One of the delights of running a little Raspberry Pi as a primary server for a couple of users, all their devices and several domains, is the achievement associated with getting quarts out of pint pots.  While in our case, the main motivation is to use as little power as possible, as we are off-grid, I would probably use a Pi where I could even if we were on-grid, as it is so much more satisfying than simply throwing hardware at the delivery of  office services.  One part of that equation is anti-spam, and a while ago, I wrote about migrating from spamassasin, which is a resource hog, to dspam, which isn't. I then had to go back to spamassassin as dspam succumbed to bitrot and was no longer supported on Debian/Raspbian, before I find ways of running the venerable bogofilter as a server-based anti-spam solution. The previous posts are here and here.

While the initial setup of bogofilter against postfix and dovecot was not especially easy, as documentation is thin on the ground, we have been impressed with its accuracy, and its resource use is so light as to be mere noise rather than even registering in top or htop.  One design choice was whether to use the original Berkeley database or to use the more modern sqlite. Now I deeply distrust Berkeley database.  This is due to an incident 20 years ago when I ran Cyrus IMAP as an imap server in a company, and had to become quite adept at database recovery, as Cyrus used Berkeley db as its message store.  When dovecot matured, with the option of using maildir, I migrated that company as quickly as I culd to get away from the database trouble.  So I have shied away from Berkeley ever since.  Meanwhile, I find that there are quite a few instances of sqlite in my life, and none seem to give trouble.  As bogofilter can be installed under Debian in either its db or sqlite versions, I plumped for the sqlite option.

I was checking over the weekly database backups when I noticed that the bogofilter words list was 107Mb in size. I wondered how fragmented it was likely to be, and soon found a utility I had never bothered to use before, bf_compact. How hard could it be to run this?  You run it against the folder in which the database and other files if you run other features of bogofilter, and there are version for Berkeley db and sqlite. I chose the sqlite version and it ran for a couple of minutes.

Then the error messages started.

Fortunately the utility's first job is to create a new version of the wordlist folder, so the .old directory still had the original files. I quickly copied that over, to get things working again, and took to search engines to find what went wrong.  Nothing much was available, but one post did note simply to use the native sqlite vacuum command. In my case, this was simply:

sqlite3 wordlist.db 'VACUUM;

which reduced the file from 107Mb to 85Mb.  But more to the point it reduced the average delay caused by running an email through bogofilter from around 4-5 second to 2-3 seconds.  This was the first time doing any maintenance at all to the database since installing the system around July or August last year.
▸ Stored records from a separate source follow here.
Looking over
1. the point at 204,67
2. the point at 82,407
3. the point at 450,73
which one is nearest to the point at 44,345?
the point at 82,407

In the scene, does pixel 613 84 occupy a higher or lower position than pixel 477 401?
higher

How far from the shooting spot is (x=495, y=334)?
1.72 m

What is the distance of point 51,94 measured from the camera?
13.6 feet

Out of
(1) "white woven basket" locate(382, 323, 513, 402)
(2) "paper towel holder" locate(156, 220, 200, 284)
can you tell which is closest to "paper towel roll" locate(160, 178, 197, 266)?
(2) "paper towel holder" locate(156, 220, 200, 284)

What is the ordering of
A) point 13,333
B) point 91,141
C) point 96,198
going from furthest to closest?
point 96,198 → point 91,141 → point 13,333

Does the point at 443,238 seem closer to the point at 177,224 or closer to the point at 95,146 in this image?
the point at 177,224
All in all, I still think bogofilter is a very good anti-spam solution for servers, whereas its most common usage is at client level. I have it configured to maintain a word list globally, but it can be set up, perhaps it's best set up, to use per-user wordlists.  This will allow it to be trained to an individual's requirements.  I once worked at a company where a good subset of users had legitimate requirements to send and receive emails with words that would definitely trigger conventional anti-spam systems. Bogofilter would have allowed those individuals to have their own anti-spam database which might have been more effective.

How effective is this? Well we have had an average of around 2000-3000 spam attempts a month, with some peaks and some troughs, and excluding smtp probe attempts, which are around 10 times that number, many of which are blocked by fail2ban. The postfix defences are pretty good, and it is rare for a spam message to get through both postfix and bogofilter. I would estimate about 2-5 a month at most when spammers change their techniques, but months can go by without ever seeing spam, other than those correctly classified and automatically put into the spam folder. These are moved to the user's junk folder and are automatically reclassified, helping with learning.

Addendum: I have now moved the root of the server to an SSD. This has further improved the performance of bogofilter. Regarding new spam types, it seems to take two examples of "learning" by moving spam into the spam folder, should new foms of spam hit the inbox, for it and similar variants to be correctly classified.